Political scientists Jeremy Pressman and Erica Chenoweth, respectively of the University of Connecticut and the University of Denver, compiled a massive spreadsheet listing nearly 700 protests around the world, ranging in size from hundreds of thousands of demonstrators in Washington, DC, New York, Los Angeles and Chicago to a single person in Show Low, Arizona and Pence, Wisconsin. Protests took place on all seven continents — including Antarctica, with between 3.1 million and 4.6 million marchers taking to the streets in the United States alone. As many as 300,000 international marchers also took part in Saturday’s protests.
“Even using a conservative estimate, it was the single largest day for a demonstration in the U.S.,” Chenoweth, an expert on political protests and civil resistance, told Vox. Saturday’s actions also ranked among the biggest protests in human history. The Independent reports the Women’s March drew more than 10 times as many participants as Rev. Martin Luther King Jr.’s iconic 1963 march on Washington, but fell short of the global protests against the impending U.S. invasion of Iraq in 2003 (estimated 8 million participants) and the French demonstrations following the terrorist attack on Charlie Hebdo magazine in 2015 (estimated 4.4. million participants).

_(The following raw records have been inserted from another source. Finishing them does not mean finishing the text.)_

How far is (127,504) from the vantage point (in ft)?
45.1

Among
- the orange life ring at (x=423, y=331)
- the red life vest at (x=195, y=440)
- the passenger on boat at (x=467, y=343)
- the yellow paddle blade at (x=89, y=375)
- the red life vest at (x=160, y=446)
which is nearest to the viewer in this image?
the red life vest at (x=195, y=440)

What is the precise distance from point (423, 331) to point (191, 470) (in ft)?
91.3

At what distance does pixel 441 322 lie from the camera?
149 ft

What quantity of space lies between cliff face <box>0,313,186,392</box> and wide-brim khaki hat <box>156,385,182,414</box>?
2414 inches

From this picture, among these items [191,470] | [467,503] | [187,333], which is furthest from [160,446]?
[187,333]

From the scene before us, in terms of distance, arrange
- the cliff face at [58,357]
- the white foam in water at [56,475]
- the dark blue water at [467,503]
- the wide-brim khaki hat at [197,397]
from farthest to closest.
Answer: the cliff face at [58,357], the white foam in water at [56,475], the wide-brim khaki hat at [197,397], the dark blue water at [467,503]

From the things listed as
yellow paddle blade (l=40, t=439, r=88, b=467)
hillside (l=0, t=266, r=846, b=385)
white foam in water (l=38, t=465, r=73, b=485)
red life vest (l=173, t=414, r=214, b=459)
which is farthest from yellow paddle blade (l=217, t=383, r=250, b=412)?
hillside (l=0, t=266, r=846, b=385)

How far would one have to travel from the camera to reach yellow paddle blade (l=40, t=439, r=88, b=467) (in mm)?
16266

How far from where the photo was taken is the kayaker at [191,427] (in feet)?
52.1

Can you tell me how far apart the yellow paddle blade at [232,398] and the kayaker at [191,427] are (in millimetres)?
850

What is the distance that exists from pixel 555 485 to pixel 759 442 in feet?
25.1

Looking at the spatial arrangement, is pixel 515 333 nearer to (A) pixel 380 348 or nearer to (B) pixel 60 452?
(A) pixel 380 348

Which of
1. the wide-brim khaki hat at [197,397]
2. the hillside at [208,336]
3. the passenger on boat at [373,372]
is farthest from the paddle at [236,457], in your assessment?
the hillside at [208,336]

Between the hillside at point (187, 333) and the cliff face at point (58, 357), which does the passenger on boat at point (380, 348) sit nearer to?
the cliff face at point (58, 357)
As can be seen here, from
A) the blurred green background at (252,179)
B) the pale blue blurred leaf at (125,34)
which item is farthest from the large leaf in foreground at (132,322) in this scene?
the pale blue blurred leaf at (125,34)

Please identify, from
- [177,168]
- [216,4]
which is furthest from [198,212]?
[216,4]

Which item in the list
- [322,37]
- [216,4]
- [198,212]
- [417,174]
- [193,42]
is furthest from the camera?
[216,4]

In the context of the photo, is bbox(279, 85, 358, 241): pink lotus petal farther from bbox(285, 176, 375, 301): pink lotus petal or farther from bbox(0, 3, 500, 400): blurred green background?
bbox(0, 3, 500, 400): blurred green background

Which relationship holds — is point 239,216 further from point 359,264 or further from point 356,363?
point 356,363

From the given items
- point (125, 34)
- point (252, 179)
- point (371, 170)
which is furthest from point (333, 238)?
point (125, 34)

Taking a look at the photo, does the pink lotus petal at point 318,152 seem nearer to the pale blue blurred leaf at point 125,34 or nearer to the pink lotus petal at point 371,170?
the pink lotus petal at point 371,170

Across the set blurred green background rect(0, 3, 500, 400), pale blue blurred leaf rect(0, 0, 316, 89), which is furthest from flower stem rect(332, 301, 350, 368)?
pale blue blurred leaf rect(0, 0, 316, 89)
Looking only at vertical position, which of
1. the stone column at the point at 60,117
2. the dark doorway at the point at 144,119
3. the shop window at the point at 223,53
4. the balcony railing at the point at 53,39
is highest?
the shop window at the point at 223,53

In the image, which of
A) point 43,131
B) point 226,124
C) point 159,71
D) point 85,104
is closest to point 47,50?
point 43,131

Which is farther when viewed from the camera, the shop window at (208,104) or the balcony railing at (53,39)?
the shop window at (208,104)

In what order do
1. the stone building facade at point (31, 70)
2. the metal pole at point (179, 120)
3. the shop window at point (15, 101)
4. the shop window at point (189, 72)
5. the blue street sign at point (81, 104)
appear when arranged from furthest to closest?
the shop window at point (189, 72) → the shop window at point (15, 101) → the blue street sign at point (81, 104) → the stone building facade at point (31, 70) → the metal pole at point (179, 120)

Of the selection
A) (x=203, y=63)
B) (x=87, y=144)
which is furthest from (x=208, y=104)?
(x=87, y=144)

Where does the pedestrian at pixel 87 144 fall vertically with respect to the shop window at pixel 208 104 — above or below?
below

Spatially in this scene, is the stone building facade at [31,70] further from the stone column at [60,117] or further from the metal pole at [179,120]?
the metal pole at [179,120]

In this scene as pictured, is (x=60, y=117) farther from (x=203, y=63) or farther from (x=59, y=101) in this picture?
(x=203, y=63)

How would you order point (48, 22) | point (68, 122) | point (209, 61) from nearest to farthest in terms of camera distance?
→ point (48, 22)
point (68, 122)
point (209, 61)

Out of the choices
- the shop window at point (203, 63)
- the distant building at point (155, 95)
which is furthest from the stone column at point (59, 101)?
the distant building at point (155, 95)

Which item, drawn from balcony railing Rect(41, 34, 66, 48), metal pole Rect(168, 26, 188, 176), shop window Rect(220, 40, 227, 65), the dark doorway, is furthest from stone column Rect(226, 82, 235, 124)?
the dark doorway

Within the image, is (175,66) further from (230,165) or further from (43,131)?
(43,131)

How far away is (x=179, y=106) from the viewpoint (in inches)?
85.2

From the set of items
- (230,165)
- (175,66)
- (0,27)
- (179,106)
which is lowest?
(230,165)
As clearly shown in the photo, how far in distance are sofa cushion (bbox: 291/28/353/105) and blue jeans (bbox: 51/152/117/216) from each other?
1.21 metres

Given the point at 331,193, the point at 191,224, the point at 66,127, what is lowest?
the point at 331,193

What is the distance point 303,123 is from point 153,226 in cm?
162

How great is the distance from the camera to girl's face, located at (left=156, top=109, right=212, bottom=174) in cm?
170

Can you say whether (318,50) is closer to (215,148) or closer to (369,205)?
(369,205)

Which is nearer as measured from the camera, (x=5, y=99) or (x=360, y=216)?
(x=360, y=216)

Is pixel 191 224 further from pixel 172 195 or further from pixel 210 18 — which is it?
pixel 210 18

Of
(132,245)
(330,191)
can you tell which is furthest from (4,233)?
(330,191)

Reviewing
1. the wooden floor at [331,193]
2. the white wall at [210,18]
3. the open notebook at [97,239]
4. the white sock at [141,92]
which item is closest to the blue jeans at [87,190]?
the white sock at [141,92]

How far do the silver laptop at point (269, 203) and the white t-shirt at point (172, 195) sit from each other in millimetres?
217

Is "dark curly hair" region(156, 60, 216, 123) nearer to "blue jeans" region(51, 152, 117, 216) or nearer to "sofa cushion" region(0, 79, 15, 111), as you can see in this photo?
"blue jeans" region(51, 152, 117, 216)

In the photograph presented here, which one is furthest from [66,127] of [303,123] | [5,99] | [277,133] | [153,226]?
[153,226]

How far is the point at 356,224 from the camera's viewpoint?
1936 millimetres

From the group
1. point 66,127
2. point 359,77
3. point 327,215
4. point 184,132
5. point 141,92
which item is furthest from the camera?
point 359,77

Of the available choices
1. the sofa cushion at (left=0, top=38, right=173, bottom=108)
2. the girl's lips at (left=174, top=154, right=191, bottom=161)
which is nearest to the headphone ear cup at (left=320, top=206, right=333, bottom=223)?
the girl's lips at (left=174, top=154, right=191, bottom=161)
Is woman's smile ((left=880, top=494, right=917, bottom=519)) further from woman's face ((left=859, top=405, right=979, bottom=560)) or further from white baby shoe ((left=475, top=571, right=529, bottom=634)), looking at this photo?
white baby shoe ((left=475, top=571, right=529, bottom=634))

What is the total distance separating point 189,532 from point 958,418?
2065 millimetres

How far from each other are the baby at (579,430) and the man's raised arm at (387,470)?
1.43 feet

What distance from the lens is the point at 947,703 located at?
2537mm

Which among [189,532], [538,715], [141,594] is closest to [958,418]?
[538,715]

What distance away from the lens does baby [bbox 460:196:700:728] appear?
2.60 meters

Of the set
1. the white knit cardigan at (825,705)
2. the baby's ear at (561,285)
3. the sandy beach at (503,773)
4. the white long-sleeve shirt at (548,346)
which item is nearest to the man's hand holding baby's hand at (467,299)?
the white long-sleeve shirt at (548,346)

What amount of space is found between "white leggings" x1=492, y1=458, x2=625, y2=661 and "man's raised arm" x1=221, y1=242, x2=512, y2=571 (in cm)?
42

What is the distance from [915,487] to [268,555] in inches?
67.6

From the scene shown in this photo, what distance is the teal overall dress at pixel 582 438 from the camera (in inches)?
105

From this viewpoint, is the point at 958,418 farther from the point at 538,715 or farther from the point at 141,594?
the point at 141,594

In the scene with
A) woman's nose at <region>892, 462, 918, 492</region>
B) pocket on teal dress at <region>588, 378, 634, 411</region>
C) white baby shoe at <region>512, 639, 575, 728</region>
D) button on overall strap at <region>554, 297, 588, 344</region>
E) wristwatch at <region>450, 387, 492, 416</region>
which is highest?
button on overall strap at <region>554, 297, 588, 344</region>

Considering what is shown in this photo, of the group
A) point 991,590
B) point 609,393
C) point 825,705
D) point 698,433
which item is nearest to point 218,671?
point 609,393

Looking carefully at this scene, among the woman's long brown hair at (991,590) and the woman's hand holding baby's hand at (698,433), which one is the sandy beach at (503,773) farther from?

There were protests in all 50 states on Saturday. The largest demonstration took place in Washington, DC, where between half a million and 680,000 people marched, in a city with a total population of 660,000. According to crowd scientists at Manchester Metropolitan University in Britain, the crowd was roughly three times the size of the audience at President Trump’s inauguration a day earlier. The Los Angeles protest also drew hundreds of thousands of participants, with event organizers estimating the crowd at as many as 750,000. In New York, around half a million people protested. Between 100,000 and 250,000 people marched in Boston, Chicago, Denver, San Francisco, Seattle and London, and between 50,000 and 100,000 were estimated in Atlanta, Austin, Madison, Oakland, Philadelphia, Portland, Minneapolis-St. Paul and Toronto.
On the smaller side, half the entire town of Stanley, Idaho (population 63) braved a winter snowstorm to stand in solidarity with women across the nation and around the world against Trump. Speaking of wintry weather, around 30 travelers to Antarctica, including an 87-year-old woman, held a protest, with one sign reading “penguins march for peace.” One-person protests occurred in Conover, WI, Crestone, CO, Gila, NM, Grants Pass, OR, Pence, WI, Show Low, AZ and West Lima, WI. The smallest international events on Saturday saw eight people rally in Erbil, Iraq, five demonstrators in Isla Mujeres, Mexico, four people in Maadi Degla, Egypt one protester in Manutoulin Island, Canada and one person in Oranjestad, Aruba.
There were no arrests reported at any U.S. demonstrations.